• [TASK REQUIREMENTS]: Please convert the entries from the line with "Is the treeline" through the end of the entries, inclusive, into a two-column CSV with columns named entry and answer. Give one row per entry, with each value in a single quoted field and any line breaks replaced by spaces.

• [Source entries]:
** START **

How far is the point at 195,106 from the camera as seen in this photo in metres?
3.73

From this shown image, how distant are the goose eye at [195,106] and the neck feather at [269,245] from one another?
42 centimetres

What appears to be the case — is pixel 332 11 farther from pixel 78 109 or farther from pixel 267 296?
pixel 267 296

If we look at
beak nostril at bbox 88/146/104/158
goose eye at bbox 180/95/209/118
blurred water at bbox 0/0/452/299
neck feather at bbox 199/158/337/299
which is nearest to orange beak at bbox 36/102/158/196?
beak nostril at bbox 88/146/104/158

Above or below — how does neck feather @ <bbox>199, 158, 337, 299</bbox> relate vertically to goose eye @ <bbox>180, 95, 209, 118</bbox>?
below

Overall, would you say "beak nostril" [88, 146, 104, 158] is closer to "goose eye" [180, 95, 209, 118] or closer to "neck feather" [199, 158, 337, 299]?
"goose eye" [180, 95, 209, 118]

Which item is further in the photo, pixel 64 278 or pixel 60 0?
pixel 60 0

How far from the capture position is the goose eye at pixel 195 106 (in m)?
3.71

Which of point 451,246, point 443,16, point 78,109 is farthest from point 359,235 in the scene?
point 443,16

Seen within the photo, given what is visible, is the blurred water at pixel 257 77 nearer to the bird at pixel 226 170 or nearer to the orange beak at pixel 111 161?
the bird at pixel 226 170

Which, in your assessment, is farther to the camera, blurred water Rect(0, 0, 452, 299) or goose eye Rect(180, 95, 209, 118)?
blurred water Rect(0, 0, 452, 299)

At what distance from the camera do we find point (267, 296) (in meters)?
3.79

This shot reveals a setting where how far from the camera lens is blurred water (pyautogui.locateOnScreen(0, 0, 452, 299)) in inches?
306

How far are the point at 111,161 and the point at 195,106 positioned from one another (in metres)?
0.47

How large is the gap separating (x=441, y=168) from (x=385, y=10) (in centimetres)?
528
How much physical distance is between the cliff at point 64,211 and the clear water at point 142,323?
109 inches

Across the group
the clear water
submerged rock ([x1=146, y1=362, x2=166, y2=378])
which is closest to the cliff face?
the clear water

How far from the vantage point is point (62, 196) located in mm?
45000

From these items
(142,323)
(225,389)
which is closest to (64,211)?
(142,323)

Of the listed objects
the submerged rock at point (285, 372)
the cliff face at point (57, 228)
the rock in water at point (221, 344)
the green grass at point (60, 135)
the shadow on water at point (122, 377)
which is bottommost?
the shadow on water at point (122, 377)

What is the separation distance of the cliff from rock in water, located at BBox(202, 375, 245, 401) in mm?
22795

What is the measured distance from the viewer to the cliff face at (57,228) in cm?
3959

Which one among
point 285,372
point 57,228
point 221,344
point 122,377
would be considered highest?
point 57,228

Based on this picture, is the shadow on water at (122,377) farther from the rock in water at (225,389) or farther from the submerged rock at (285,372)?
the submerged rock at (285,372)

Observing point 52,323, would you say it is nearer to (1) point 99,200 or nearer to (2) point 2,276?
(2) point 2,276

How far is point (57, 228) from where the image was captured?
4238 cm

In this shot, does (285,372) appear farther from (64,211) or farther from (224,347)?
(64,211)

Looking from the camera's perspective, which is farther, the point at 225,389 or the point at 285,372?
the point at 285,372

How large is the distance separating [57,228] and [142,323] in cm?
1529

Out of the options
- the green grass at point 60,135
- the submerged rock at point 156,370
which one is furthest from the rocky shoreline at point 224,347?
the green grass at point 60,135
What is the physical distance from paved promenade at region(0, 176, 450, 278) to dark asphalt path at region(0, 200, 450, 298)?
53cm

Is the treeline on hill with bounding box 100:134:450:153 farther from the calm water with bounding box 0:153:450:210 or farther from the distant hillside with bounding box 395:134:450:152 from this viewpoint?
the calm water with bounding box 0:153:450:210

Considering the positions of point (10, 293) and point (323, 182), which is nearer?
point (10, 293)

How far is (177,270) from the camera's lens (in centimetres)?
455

** END **

• [WRITTEN ANSWER]:
entry,answer
"Is the treeline on hill with bounding box 100:134:450:153 farther from the calm water with bounding box 0:153:450:210 or farther from the distant hillside with bounding box 395:134:450:152 from this viewpoint?","the calm water with bounding box 0:153:450:210"
"Considering the positions of point (10, 293) and point (323, 182), which is nearer?","point (10, 293)"
"How far is (177,270) from the camera's lens (in centimetres)?","455"